The causes of pancreatic cancer are complicated and multifaceted, and they are still not fully understood. Specific risk factors, such as tobacco use, obesity, a family history of pancreatic cancer, chronic pancreatitis, and specific genetic disorders, have been discovered. Inherited genetic alterations can raise the chance of getting pancreatic cancer in some circumstances.

Risk factors for pancreatic cancer

• Smoking cigarettes, cigars, and other tobacco products.

• Obesity, especially if people are carrying additional weight around waist.

• Diabetes, particularly Type 2 diabetes. Diabetes that appears suddenly could be a symptom of pancreatic cancer.

• Chemical exposure, such as pesticides and petrochemicals.

• Chronic pancreatitis, which is an ongoing inflammation of the pancreas.

Hereditary disorders caused by alterations (mutations) in genes such as the BRCA1 or BRCA2 genes, which are passed down from biological parent to kid. This is because healthcare personnel cannot feel pancreas during standard checkups, and these tumours are difficult to see on routine imaging tests. A blood test for pancreas can reveal tumour markers. A tumour marker is a chemical that can be used to detect cancer.

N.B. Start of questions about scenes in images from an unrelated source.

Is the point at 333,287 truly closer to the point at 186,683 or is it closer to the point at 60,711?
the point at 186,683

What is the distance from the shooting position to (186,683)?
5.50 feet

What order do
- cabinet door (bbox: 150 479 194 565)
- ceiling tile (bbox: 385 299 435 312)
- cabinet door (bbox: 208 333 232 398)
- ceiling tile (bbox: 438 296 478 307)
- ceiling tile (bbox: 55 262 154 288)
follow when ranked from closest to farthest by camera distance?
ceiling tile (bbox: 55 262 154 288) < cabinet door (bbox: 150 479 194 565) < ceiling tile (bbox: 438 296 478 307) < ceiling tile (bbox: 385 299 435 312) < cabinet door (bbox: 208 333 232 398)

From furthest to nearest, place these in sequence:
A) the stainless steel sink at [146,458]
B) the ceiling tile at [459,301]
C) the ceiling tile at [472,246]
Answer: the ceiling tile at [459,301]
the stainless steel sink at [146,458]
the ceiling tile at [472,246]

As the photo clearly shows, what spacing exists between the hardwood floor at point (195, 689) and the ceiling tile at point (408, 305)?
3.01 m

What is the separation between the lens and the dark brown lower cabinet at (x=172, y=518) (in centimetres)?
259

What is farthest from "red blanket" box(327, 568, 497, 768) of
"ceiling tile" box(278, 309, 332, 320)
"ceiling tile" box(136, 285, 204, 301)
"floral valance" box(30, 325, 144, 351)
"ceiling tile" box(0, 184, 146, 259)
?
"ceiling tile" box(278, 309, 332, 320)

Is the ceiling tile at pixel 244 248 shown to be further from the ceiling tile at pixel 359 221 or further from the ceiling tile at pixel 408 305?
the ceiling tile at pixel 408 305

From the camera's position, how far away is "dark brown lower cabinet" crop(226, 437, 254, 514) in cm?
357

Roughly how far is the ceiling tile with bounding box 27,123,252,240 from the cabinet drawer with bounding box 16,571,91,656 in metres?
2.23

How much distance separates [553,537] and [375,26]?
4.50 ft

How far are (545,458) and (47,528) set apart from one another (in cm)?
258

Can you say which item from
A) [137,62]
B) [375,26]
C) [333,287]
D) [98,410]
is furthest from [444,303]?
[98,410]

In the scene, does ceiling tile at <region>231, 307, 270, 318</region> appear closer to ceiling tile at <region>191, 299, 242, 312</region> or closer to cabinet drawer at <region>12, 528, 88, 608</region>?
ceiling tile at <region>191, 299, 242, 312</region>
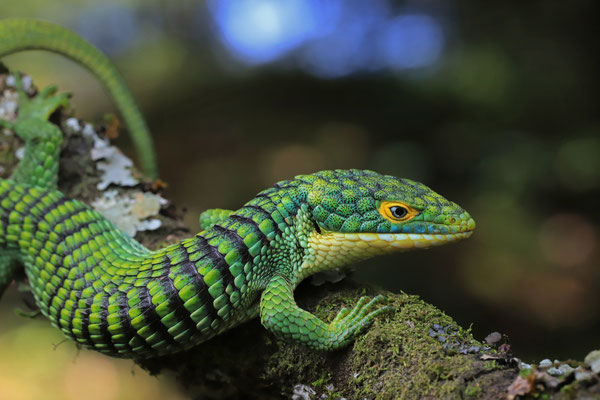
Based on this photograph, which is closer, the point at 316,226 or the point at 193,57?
the point at 316,226

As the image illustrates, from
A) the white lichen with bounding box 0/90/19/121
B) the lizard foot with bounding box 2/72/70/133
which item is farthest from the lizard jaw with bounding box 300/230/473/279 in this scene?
the white lichen with bounding box 0/90/19/121

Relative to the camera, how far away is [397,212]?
3.22m

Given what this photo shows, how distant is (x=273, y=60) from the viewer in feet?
33.0

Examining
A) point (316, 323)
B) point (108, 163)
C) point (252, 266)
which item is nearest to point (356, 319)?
point (316, 323)

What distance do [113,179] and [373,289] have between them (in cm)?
277

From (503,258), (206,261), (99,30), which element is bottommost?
(503,258)

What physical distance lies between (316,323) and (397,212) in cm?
90

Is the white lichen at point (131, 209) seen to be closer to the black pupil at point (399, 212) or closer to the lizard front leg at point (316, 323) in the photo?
the lizard front leg at point (316, 323)

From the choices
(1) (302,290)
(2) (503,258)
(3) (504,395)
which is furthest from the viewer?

High levels of Carbohydrate Antigen (CA) 19-9, a type of protein secreted by pancreatic cancer cells, may indicate the presence of a tumour in pancreatic cancer. Laparoscopy is sometimes used by doctors to identify the degree of pancreatic cancer and whether removal is achievable.

A surgeon makes a few small incisions (cuts) in the belly and inserts a long tube with a camera at the end. This enables them to check within abdomen for anomalies. During the same process, they will frequently take a biopsy. If someone is diagnosed with pancreatic cancer, should explore genetic testing. This can inform having a genetic predisposition to pancreatic cancer. It can also assist healthcare professional in determining which form of treatment is most appropriate for a person.

Some pancreatic cancer patients have mutations in the BRCA1 and BRCA2 genes. Though these genes are known as breast cancer genes, mutations in BRCA1 and BRCA2 can also suggest other types of cancer, such as prostate, ovarian, and pancreatic cancer.

One should seek genetic testing if person is a first-degree family (parent, child, or sibling) of someone with pancreatic cancer. The results will reveal whether person have a BRCA1 or BRCA2 gene mutation.